News Middle East15 Sep 2019

MENA:Growth of cities needs to be disaster-proofed

15 Sep 2019

Natural disasters - such as flood, extreme heat and drought-in MENA countries have affected 40m people over the last 30 years, aggravated by a number of factors including the rise in population density.

Mr Jamal Saghir, a former director of the World Bank Group and an affiliated scholar at the Issam Fares Institute for Public Policy and International Affairs at the American University of Beirut, writes this in an opinion piece in The National.

In total, 62% of MENA's population live in cities, and the urban population is expected to double by 2040. If not properly managed and planned, urbanisation trends can put a severe strain on water, waste, housing, energy and utility systems, unleashing long-term stresses on their efficiency and exposing their weaknesses, particularly when impacted by internal or external forces.

Approach to urban development

The growth of sustainable cities needs to be disaster-proofed, says Mr Saghir.

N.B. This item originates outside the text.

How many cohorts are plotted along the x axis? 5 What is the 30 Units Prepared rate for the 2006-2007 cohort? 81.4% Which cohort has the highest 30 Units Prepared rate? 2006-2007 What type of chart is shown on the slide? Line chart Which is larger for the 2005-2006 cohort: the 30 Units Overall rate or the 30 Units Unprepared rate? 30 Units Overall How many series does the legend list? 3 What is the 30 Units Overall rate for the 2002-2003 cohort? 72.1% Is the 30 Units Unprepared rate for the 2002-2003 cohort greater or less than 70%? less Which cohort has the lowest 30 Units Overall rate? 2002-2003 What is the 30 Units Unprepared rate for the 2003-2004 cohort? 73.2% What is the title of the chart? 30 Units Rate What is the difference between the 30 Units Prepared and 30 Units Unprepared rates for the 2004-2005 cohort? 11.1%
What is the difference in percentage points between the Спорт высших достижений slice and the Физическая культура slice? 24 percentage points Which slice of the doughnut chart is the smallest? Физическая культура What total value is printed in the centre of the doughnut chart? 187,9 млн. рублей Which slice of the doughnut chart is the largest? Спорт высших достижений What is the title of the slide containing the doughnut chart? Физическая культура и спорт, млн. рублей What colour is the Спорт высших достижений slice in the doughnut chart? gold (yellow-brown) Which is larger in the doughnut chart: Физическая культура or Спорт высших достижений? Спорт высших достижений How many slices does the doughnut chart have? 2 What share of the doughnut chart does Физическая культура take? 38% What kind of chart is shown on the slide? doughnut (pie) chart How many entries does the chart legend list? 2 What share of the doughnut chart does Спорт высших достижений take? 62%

He added, “We should go beyond conventional approaches to risk reduction and advocate a forward-looking approach to urban development, encompassing the spatial, physical, functional and organisational dimensions of any inhabited settlement.”

Most MENA governments have embarked on resilience and development in response, including setting up early-warning systems, building institutions and infrastructure to better handle disasters and gathering an accurate picture of the risks they face.

Good practices

Jeddah in Saudi Arabia, which was affected by flooding in 2009 and 2011, has undertaken significant steps towards flood-risk reduction by improving drainage infrastructure and land use planning. Dubai has implemented development for urban search and rescue, contingency planning, firefighting and emergency response.

The Jordanian port city of Aqaba has instigated a variety of initiatives regarding earthquake risk reduction, including risk assessment, public awareness, urban search and rescue, and community voluntary teams.

Meanwhile Fez in Morocco has community-level disaster risk management initiatives and the coastal city of Byblos in Lebanon, known to be one of the oldest continuously inhabited cities in the world, has an action plan to mitigate risks.

These good practices display the importance that concerned city authorities attach to disaster risk reduction for the safety of their populations. There is a need to replicate such good practices on a wider scale in the region, says Mr Saghir.

But to implement these plans successfully and manage increasingly large and complex urban systems, there is a need for better co-ordination at a central and local level, increased participation of the private sector in urban development and a devolution of responsibilities and budgets to local authorities.